(Scene-based reasoning records)
^^^^

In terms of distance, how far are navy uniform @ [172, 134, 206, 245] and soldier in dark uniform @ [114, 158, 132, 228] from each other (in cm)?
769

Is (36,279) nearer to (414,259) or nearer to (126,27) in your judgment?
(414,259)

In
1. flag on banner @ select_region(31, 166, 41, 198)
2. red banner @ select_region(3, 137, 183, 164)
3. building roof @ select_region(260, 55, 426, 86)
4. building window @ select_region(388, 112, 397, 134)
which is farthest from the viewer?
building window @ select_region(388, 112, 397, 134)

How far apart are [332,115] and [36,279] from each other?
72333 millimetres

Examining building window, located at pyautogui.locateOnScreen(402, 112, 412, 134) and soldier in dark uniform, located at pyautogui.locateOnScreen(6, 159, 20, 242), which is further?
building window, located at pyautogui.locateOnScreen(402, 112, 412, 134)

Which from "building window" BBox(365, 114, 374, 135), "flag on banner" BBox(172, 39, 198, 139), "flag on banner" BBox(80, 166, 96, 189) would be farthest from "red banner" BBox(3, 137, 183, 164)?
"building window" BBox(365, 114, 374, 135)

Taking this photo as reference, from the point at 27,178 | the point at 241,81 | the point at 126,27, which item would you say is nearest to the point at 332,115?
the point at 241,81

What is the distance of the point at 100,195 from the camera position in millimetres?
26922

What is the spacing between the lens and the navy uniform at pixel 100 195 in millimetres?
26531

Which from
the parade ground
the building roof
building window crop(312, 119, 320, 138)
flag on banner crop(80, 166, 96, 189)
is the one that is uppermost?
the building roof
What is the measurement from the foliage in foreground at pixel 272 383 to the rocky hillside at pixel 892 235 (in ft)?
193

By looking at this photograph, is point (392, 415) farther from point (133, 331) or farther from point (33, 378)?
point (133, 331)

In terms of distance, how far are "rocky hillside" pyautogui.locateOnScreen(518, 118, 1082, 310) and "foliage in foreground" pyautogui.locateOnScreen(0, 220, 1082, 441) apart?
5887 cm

^^^^

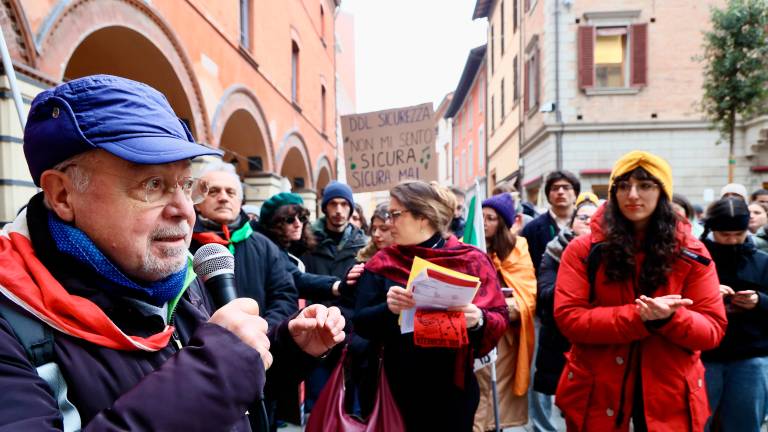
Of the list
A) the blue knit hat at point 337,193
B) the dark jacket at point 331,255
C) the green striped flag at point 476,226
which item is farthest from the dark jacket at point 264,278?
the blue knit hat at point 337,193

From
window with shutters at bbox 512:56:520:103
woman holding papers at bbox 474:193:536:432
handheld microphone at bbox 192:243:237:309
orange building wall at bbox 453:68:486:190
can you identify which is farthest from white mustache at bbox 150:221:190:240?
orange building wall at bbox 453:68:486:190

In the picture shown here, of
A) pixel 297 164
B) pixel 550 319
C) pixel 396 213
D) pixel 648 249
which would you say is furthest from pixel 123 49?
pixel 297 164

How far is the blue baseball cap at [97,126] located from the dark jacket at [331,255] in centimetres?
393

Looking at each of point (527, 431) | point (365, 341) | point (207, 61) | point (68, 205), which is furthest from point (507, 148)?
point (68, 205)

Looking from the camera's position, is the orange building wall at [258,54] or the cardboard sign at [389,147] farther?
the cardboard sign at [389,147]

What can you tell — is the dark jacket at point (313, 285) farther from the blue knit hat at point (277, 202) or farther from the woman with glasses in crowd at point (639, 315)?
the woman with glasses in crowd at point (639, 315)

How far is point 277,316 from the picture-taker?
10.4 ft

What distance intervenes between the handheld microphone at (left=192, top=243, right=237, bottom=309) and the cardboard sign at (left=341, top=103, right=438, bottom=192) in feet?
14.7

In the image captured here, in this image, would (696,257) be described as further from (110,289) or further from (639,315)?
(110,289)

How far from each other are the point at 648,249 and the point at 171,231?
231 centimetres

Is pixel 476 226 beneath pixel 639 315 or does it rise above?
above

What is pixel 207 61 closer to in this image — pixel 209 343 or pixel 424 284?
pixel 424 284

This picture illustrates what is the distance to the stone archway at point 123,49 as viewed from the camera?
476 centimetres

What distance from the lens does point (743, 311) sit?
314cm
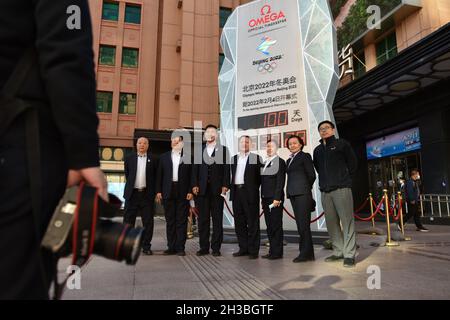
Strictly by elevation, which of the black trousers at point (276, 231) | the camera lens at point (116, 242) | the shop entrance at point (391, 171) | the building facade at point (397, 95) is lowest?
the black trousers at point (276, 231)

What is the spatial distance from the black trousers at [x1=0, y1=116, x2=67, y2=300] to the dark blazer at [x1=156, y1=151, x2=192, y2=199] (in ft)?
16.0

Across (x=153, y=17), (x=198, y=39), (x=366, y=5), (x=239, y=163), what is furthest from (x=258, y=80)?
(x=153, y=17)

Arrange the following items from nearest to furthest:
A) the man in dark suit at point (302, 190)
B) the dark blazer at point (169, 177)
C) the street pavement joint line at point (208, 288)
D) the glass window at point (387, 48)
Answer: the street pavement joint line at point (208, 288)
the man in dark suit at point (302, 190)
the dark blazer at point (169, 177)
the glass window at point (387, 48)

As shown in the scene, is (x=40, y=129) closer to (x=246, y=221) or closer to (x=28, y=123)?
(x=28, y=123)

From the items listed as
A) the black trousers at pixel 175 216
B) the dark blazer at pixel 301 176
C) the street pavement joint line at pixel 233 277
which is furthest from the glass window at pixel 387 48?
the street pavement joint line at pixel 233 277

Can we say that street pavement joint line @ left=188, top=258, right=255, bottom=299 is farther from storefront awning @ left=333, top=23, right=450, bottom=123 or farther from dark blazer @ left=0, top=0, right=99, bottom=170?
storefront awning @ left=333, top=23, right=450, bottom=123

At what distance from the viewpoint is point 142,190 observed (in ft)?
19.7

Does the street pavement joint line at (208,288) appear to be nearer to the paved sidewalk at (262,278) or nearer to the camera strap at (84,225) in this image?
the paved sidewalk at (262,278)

^^^^

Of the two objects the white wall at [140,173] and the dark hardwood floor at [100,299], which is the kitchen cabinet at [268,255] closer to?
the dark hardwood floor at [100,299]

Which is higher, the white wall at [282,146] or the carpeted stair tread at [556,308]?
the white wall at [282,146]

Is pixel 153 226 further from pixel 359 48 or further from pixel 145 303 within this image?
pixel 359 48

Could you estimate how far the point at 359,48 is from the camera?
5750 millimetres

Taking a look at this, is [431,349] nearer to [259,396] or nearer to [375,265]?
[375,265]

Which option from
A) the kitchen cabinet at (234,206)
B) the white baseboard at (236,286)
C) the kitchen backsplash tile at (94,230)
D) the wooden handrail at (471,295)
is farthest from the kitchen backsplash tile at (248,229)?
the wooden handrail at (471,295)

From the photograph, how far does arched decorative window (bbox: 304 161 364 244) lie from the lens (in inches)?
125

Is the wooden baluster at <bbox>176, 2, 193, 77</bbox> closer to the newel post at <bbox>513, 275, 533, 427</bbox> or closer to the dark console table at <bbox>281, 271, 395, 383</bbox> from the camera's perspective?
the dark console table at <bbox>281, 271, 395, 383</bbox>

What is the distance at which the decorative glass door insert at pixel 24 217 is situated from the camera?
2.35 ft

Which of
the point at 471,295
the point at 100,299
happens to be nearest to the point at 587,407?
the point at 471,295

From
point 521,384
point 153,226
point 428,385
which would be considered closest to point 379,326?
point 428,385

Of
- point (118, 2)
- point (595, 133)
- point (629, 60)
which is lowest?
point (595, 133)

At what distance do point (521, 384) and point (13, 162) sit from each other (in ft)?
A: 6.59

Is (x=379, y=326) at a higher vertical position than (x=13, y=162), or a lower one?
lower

^^^^

WHAT NEEDS TO BE DONE — Copy out the material from the line with "In terms of distance, how far are navy" through the line with "72333 millimetres", both included, reproducing each line without any change.

OUTPUT OF THE EXERCISE —
In terms of distance, how far are navy uniform @ [172, 134, 206, 245] and soldier in dark uniform @ [114, 158, 132, 228] from each other (in cm)?
769

Is (36,279) nearer to (414,259) or nearer to (126,27) in your judgment?
(414,259)

In
1. flag on banner @ select_region(31, 166, 41, 198)
2. red banner @ select_region(3, 137, 183, 164)
3. building roof @ select_region(260, 55, 426, 86)
4. building window @ select_region(388, 112, 397, 134)
which is farthest from the viewer?
building window @ select_region(388, 112, 397, 134)

How far apart are [332,115] and [36,279] from each other?
72333 millimetres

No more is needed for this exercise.